My eyes widened in surprise.

"You stole my car keys," I accused, pointing a finger at him.

"You told me I could," he responded lazily.

"You yelled at my mother."

"Only to tell her off," he responded quickly again.

"I told you to not do that!"

"I didn'- don't care," he said loudly, blowing out a breath. "Do you not care about us?"

"I do. Of course I do," I automatically responded.

"Then why don't you want to fight against the sole force telling you to leave me?"

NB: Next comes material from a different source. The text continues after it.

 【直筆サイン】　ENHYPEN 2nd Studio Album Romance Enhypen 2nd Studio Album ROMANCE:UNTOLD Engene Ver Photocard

"Because I did and it didn't work."

"Because you didn't try hard enough!"

"Not everything is about trying hard enough, Ashley!" Alex burst. "Sometimes, you know, you fight with people so you can get your views across. Why are we even fighting? Again?"

"You yelled at her, and you do not yell at my family," I bit back. "Stop pretending you're a saint. Your ego knows no bounds -- I told you to let go, but you didn't! You didn't, and that's what scares me."

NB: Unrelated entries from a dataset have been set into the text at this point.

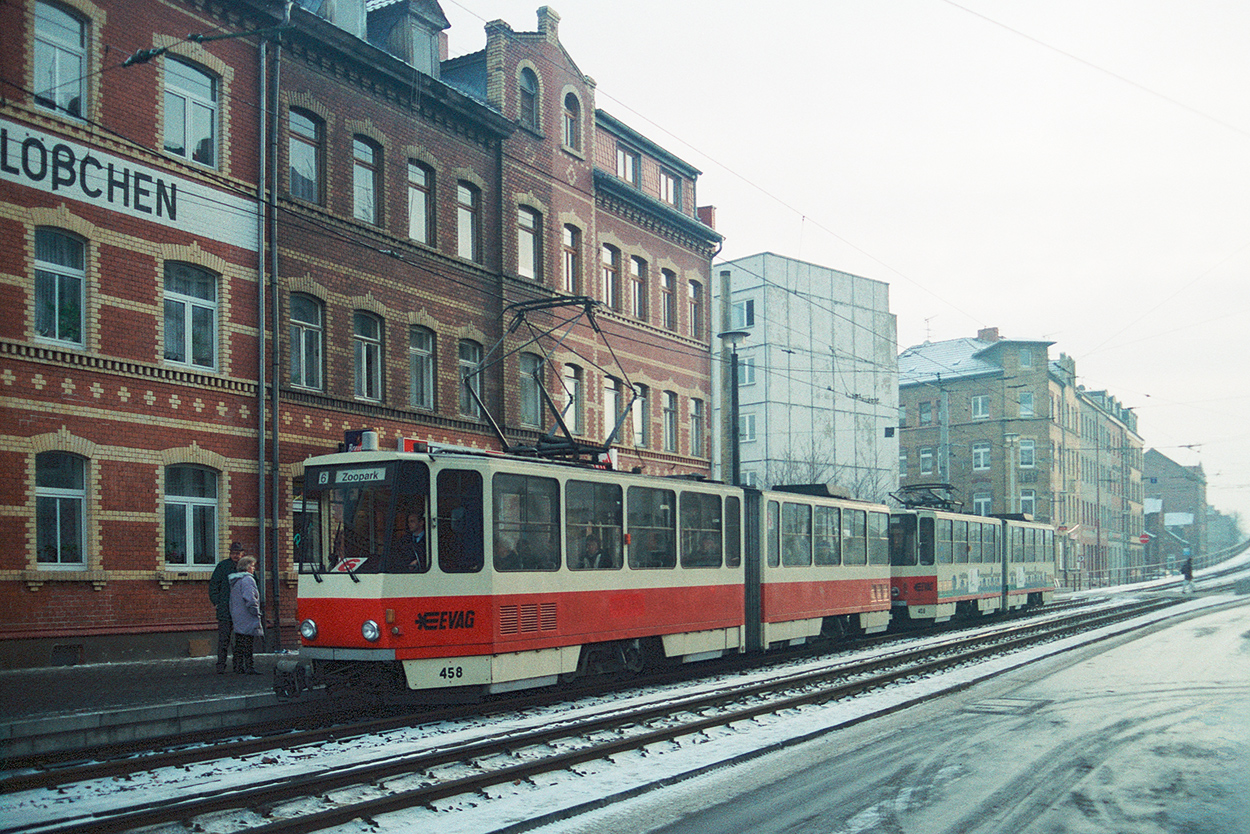 Erfurt, Tatra KT4D č. 458; Erfurt — Old photos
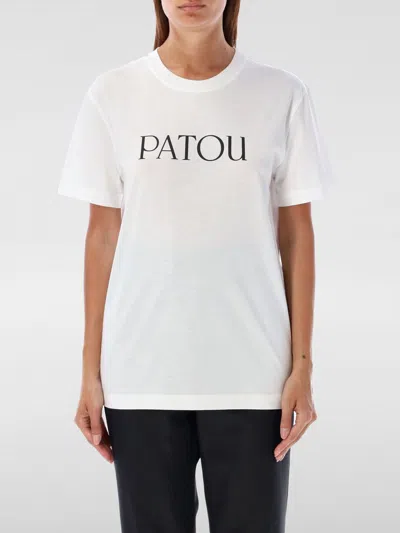PATOU T-SHIRT PATOU WOMAN COLOR WHITE,F84362001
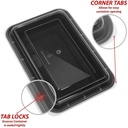 1 Compartment Meal Prep Containers 38oz Pack of 20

"I'm not going to be abusive, if that's what you're implying," he retorted, folding his arms across his body.

"I never said you were. You just need to know when to stop. "

Alex blew out another breath.

"I'm done. Don't come asking for me," he snarled, walking out my doorway.

"Why are you always angry?" I cried, waving my hands in the air in aggravation.

Alex suddenly stopped walking, as if he met a glass wall in front of him.

"I'm not," he said, with a slight shake to his head and a sad smile.

"What aren't you telling me?" I pleaded. "What are you constantly worried about? I can help you."

"Ashley," he said steadily. "Don't you trust me?"

He didn't even wait for my nod before he broke the invisible glass and walked out of sight. Vaguely, I could hear my car keys jangling in his pocket as he exited.

I stared helplessly at his repeating figure; I thought I had changed him for the better, made him realize that being considerate was genuinely worth it. 

But I guess I was wrong; he never changed.

*****

A couple hours later, my mother shouted for me to leave.

"Good to go," I muttered as I lugged my suitcase out our door. 

After deciding that Alex wasn't worth an ounce of my sorrows, I wanted to take a breather for a couple of days. My mother told me it was merely temporary, as to not distract my studies, but the fact that Alex left thinking that the old claim of me moving to Long Island was still true was satisfying, to say the least.

At nighttime, when we finished walking around the city and enjoying some bonding time together, my mom received a text from my father containing a question from Alex.

Alex wants to know where she went.

Assuming the 'she' was, well, me, I bit back a foul-tasting smell.

I didn't want to see him.

"Tell him I'm staying in Long Island for the rest of the month," I answered, stuffing my hands in my pockets.

"You sure you don't want to see him?"

"Positive."

"Look, if this has to do with me, just know that I didn't take it personally," my mom said fretfully. "I just had some pent-up feelings about your father that I needed to get out."

"I know, I know," I responded tiredly. "I just don't like all the drama that comes with him."

"There is no drama," my mother responded. "If you ask me, I think you're scared of being attached to him."

"You don't know him," I protested. "And I'm trying! I just don't know what my heart's trying to tell me."

"What if," my mother said, "you're simply trying too hard to hear it?"